Brief:
Starting at the first line of the data below, retype every line up to and including the one containing "Рис. 4. Схема".

BEGIN

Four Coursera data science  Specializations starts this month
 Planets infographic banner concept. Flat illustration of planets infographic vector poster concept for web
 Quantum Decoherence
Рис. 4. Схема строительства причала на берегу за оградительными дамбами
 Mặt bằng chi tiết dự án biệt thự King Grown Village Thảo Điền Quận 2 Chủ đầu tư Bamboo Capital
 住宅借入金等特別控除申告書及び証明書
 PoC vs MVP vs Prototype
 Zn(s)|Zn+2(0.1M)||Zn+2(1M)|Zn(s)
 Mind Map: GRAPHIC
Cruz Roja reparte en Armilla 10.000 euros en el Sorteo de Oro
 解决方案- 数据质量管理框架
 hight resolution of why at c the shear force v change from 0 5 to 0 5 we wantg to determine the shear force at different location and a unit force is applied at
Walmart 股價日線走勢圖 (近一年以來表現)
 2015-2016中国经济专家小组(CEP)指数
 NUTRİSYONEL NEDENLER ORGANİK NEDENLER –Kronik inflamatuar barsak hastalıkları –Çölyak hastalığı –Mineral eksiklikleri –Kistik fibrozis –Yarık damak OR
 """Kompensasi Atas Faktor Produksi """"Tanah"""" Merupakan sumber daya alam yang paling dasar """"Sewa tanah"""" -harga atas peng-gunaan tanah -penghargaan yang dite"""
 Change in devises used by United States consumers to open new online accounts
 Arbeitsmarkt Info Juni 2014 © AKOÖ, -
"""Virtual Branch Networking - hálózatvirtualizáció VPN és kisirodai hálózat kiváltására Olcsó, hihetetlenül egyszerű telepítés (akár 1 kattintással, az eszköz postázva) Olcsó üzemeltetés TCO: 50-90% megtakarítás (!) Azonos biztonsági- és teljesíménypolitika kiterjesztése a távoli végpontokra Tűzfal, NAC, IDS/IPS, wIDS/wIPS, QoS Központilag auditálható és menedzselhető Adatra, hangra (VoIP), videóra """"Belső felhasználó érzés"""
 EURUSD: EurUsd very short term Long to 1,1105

END

Result:
Four Coursera data science  Specializations starts this month
 Planets infographic banner concept. Flat illustration of planets infographic vector poster concept for web
 Quantum Decoherence
Рис. 4. Схема строительства причала на берегу за оградительными дамбами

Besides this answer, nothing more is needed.